Da lern nicht nur ich dabei, wen er die dicksten Brocken rauskramt ,,,echt klasse weiter so


----------



## MTB-News.de




----------



## Scrat (30. Juni 2006)

ChrisKing schrieb:
			
		

> Manuel Kaletta



Der fährt gelegentlich mal SDM und DM Master.

Gruß, Thomas


----------



## bertieeee (1. Juli 2006)

ich würd mal gern wissen was der bruno arnold macht?


----------



## tommytrialer (1. Juli 2006)

es wurde mal erzählt er hat aufgehört und wäre bäcker

aber bei der seite von den mbk teamfahrern steht er als fahrer drauf
http://www.tmshow.net/ dann auf race und dann auf team ist ein bild von ihm drin


----------



## trialbock (1. Juli 2006)

Poulo beim Soultrial auf dem Emmendinger AMC 






Das war Oktober 2004 

Nach 1 JAhr Trialpause hatte er noch ein Bombiges Gleichgewicht ..der Wahnsinn





Auf dem AMC waren schon einige Wettkämpfe ist grad 10 minuten fussmarsch von mir .... leider ist der AMC nix mehr für trialer .
mehr ne unkraut deponie .Echt Schade


----------



## roborider (1. Juli 2006)

Was für ein Rahmen ist das?


----------



## Raimund-Aut (1. Juli 2006)

Der Rahmen müsst ein Stalla&Dittrich sein, für die waren die Emmendinger Buben damals unterwegs....

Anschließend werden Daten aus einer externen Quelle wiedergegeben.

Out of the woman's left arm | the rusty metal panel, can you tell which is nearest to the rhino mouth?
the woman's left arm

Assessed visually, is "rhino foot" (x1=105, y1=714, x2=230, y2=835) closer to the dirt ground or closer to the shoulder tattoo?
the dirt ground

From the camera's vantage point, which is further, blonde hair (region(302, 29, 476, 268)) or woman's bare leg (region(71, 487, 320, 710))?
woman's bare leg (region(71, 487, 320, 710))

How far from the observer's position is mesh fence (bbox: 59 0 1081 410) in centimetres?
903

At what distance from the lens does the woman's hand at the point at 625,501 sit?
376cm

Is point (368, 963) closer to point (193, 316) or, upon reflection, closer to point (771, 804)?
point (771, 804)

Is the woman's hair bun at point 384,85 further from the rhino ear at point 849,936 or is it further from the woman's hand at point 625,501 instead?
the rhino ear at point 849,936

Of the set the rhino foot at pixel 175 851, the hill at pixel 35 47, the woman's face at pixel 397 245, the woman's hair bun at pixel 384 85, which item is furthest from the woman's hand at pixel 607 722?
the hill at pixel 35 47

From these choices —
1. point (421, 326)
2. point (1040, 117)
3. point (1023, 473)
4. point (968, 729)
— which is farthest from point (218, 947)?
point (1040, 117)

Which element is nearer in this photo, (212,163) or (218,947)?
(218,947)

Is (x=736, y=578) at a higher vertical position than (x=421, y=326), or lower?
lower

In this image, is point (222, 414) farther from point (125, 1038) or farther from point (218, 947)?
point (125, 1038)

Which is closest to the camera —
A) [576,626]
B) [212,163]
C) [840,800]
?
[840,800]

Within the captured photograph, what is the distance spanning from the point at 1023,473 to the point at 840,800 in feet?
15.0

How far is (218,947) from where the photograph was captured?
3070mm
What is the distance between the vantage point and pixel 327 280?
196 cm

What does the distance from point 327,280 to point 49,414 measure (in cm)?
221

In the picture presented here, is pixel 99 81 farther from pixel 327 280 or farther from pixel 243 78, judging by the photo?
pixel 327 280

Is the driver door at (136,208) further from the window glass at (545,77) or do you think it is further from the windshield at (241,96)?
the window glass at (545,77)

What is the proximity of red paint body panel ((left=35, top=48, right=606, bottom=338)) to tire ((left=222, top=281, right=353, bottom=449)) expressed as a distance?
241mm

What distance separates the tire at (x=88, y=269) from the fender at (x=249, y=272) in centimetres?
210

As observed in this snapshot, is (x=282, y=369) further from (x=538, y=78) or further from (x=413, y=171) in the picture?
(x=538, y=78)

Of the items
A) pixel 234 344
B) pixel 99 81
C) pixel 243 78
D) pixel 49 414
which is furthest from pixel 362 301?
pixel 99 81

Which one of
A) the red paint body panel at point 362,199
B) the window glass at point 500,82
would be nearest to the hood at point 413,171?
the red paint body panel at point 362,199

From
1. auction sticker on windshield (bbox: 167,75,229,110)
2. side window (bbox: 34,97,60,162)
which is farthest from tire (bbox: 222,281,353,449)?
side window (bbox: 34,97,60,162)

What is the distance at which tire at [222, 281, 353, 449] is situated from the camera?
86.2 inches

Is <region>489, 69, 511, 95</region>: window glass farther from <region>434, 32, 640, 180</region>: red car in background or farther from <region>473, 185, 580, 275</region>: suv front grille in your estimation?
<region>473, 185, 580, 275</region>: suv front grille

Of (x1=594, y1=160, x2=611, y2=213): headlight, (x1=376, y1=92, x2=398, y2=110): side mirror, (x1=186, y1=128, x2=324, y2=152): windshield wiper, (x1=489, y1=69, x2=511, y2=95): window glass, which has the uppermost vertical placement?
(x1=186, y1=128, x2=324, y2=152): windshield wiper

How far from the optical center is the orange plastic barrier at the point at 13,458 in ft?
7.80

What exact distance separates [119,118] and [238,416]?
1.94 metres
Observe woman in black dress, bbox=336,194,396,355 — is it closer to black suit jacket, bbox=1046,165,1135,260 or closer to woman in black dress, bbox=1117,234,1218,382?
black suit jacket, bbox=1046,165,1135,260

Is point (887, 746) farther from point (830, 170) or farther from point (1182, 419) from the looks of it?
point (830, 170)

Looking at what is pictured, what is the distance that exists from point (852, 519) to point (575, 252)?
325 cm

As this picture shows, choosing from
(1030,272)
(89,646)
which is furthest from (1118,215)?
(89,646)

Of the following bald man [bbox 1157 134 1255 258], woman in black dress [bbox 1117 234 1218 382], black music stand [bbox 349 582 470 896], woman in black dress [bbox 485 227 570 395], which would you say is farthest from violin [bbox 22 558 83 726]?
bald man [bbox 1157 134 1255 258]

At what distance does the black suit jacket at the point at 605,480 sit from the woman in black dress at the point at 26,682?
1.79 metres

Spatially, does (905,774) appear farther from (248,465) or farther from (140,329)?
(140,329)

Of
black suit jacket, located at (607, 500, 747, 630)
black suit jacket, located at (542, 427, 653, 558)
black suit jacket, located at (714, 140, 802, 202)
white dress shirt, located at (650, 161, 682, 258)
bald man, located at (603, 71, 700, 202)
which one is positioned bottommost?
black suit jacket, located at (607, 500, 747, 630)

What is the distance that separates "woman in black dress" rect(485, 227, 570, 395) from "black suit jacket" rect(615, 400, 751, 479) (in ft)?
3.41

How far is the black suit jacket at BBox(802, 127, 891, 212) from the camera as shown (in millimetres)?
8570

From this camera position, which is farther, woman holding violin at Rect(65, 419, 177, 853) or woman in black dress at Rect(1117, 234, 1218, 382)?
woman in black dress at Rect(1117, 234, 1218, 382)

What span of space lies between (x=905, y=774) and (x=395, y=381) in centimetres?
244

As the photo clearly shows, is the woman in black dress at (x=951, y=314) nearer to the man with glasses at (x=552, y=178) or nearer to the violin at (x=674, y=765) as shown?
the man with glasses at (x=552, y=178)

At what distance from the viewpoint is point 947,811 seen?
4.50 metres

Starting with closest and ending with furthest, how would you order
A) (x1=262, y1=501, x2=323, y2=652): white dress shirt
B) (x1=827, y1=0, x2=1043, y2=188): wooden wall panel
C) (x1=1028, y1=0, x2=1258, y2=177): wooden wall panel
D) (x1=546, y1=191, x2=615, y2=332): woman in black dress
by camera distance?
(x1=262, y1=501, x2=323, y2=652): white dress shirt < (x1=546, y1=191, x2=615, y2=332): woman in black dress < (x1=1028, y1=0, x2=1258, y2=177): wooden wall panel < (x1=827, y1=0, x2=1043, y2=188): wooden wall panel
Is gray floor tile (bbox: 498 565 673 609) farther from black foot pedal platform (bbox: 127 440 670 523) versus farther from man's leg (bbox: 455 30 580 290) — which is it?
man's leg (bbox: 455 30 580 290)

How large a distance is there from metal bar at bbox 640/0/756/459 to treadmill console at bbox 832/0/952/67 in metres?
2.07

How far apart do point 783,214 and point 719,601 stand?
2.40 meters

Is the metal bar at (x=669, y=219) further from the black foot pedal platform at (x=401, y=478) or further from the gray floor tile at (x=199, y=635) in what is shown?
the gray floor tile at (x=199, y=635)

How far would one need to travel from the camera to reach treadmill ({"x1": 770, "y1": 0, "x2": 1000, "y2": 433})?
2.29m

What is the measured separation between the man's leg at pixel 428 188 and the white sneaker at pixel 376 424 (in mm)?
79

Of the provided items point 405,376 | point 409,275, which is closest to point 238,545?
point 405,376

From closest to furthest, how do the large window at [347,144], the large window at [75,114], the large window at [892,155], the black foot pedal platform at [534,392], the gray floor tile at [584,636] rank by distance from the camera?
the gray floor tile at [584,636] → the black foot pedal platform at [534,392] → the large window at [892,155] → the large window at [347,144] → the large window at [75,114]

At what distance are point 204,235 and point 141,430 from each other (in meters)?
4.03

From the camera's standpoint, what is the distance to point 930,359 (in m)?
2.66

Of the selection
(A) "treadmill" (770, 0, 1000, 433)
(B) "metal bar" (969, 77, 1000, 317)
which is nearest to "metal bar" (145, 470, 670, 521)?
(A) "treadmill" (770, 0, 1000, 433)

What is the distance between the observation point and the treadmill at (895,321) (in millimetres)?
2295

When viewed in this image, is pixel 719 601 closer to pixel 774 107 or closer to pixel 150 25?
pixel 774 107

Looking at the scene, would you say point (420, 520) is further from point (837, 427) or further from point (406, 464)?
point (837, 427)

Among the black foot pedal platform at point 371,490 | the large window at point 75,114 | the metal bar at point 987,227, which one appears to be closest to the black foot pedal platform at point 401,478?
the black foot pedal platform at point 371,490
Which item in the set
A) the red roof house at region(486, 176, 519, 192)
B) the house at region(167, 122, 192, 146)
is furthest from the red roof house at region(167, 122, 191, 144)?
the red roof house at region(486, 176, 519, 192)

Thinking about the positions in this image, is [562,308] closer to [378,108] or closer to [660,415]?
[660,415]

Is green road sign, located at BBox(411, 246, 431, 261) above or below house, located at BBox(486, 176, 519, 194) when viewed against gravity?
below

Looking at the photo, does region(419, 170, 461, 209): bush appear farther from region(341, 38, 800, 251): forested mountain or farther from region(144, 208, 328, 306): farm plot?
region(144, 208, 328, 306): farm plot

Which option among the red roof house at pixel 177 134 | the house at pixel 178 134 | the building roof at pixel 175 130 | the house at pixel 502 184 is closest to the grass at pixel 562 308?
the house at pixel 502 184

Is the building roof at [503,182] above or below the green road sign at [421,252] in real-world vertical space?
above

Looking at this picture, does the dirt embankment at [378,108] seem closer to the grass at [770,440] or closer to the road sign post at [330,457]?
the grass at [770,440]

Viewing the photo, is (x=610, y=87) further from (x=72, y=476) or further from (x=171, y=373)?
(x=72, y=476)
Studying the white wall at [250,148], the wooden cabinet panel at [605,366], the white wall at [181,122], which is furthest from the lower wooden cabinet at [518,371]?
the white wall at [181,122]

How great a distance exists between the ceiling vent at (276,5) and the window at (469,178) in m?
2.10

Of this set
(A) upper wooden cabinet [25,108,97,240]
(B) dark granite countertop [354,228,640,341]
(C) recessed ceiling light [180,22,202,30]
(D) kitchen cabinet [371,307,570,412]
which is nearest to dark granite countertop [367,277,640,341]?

Und der Bruno Arnold hat nach einer Pause wieder mit dem Trial angefangen und ist letztes Jahr sogar irgendwo einen Indoor mitgefahren.... EC oder WC, weiß nicht mehr genau..


----------



## tommytrialer (1. Juli 2006)

der ist bei dem indoor trial in marseille mitgefahren, da dürfen aber glaube ich nur fahrer mitfahren bzw werden eingeladen die schonmal weltmeister waren


----------



## Raimund-Aut (1. Juli 2006)

Öhler ist auch mitgefahren, er hat mir von Bruno Arnold erzählt, also muss der Modus irgendwie anders gewesen sein. Ansonsten erinnert mich der Bruno immer ein wenig an den Berberich... Mal gut gewesen, dann lange Pause und jetzt wieder ein bisschen Trialen...


----------